### [Excerpted passage]

================

Kathe Koja's fifth novel, and her last (to date) book for adults, came and went in the blink of an eye. Published by a relatively obscure publisher (Henry Holt normally does textbooks and obscure "literary" fiction) rather than her native Dell, given next to no publicity, and allowed to languish, Kink fell into obscurity within a few months of its publication date. I first ran across word Koja had published a fifth novel two months after its release; when I tried to order a copy, Borders was unable to get it. It had already gone out of print. It has never, to my knowledge, been released in paperback.

To call this an abomination, a crime against nature, would perhaps be understating the case. Koja is one of a handful of writers who regularly compete for the title of America's finest living person of letters. Kink, coming after the two perfect novels Skin and Strange Angels, could only be a letdown, right? If it went out of print THAT fast?

Of course not, fool.

Kink is, as any fan of Koja's is probably happy to hear, a work of brilliance just as blinding and extreme as Strange Angels (or Straydog, the book that came afterwards, with six long years between the two). It is not, like her previous novels, horror. Unlike the others, it doesn't even pretend to be. Kink is human drama, pure and simple. The mysterious, ethereal characters who have peppered her work from the beginning of here career are here exposed as pathetic, degenerates for the sake of degeneracy, living in their own little worlds carved out of the fabric of reality, existing only to hover around Koja's main characters like moths drawn to a bug zapper.

In this case, the main characters are three: Jess and Sophie, the young couple in love, meet Lena, the alluring loner. Through a string of events that seem random to Jess, who narrates, Lena ends up moving in, and well, the inevitable occurs.

Three-way relationships, be they [adult relations] or platonic, are the most fragile of delicacies. The ability to manipulate the balance of power within one to one's own ends, whatever they may be, are endless. Ultimately, that's what Kink is about; the rest of the world (including the novel's readership) is clearly capable of seeing this from the get-go, while Jess is too thick-headed to get it. (The comments of many of the book's reviewers make me think that, while they get that Jess is too thickheaded to see what's going on, don't buy how easy it is to manipulate others in such a situation. Trust me. The realism here goes well above and beyond that to be found in Skin or Strange Angels.) Jess' inability to see what's going on around him is relatively understandable, as he's blinded by both his love for Sophie and his passion for Lena; he does make some hall-of-fame-worthy stupid moves at various times, which to be fair have to be rationalized away. Eventually, the book does move out of the world of the [physical relations] dynamic and back into the world of the pathetic losers I talked about at the start, a world Jess is now very familiar with, and the book sets up a mystery about one of Lena's old flames (with a sucker punch at the end that caps the book off perfectly) that continues the interest far beyond anything reasonable.

================

### [Data excerpts]
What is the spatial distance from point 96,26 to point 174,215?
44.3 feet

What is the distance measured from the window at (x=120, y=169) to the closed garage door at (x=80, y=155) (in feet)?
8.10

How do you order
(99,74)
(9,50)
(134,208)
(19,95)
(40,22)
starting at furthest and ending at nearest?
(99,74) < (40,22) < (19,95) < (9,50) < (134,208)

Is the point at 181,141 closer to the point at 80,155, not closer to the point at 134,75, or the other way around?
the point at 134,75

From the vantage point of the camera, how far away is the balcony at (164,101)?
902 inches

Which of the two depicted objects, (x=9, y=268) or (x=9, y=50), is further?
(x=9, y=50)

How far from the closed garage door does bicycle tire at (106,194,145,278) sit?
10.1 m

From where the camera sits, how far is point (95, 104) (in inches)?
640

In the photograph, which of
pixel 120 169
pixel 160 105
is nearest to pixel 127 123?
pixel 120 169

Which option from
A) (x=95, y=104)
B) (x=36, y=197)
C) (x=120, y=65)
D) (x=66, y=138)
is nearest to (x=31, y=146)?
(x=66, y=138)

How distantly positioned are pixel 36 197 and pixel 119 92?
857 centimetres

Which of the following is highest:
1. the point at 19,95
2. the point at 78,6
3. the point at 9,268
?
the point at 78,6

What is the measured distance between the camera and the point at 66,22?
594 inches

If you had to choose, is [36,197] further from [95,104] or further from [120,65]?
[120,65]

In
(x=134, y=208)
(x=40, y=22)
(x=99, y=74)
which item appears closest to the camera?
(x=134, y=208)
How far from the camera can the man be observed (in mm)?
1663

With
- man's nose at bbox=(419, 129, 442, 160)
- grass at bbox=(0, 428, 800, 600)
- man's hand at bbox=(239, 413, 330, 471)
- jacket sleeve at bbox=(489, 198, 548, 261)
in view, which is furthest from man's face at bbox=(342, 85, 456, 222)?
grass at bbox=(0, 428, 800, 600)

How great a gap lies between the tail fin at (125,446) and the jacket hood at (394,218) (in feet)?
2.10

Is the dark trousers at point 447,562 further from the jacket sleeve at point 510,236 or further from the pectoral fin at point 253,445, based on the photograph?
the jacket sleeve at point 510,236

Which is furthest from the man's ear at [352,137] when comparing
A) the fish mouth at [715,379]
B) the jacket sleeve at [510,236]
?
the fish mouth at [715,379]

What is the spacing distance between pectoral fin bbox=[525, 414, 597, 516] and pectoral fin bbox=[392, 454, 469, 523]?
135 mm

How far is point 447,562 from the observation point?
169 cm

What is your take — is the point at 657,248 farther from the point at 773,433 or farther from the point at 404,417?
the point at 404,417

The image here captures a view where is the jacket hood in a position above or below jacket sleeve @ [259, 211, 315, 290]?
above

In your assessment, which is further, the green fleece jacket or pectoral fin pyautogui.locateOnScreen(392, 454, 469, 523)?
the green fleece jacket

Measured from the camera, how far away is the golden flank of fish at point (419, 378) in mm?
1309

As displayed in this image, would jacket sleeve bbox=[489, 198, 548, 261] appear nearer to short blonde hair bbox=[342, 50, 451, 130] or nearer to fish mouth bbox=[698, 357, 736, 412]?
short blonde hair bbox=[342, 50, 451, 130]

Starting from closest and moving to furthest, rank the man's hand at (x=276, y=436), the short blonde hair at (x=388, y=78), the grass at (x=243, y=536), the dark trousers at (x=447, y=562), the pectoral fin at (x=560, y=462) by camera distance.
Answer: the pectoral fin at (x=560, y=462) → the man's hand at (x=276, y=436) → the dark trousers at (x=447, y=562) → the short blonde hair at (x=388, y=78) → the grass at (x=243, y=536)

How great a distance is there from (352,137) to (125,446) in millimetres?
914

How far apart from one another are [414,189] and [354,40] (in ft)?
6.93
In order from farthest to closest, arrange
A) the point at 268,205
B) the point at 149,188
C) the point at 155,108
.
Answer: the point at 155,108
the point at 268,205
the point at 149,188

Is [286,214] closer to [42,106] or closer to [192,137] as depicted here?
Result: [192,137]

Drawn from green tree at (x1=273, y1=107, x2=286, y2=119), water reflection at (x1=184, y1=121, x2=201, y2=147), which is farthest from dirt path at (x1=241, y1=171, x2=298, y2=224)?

================

### [Tasks to complete]
**a.** List every title of a Kathe Koja book that the review mentions.
**b.** Reproduce the review's wording between "Kink is, as" and "a bug zapper.", inclusive.

### [Solutions]
**a.** Kink, Skin, Strange Angels, Straydog

**b.**
Kink is, as any fan of Koja's is probably happy to hear, a work of brilliance just as blinding and extreme as Strange Angels (or Straydog, the book that came afterwards, with six long years between the two). It is not, like her previous novels, horror. Unlike the others, it doesn't even pretend to be. Kink is human drama, pure and simple. The mysterious, ethereal characters who have peppered her work from the beginning of here career are here exposed as pathetic, degenerates for the sake of degeneracy, living in their own little worlds carved out of the fabric of reality, existing only to hover around Koja's main characters like moths drawn to a bug zapper.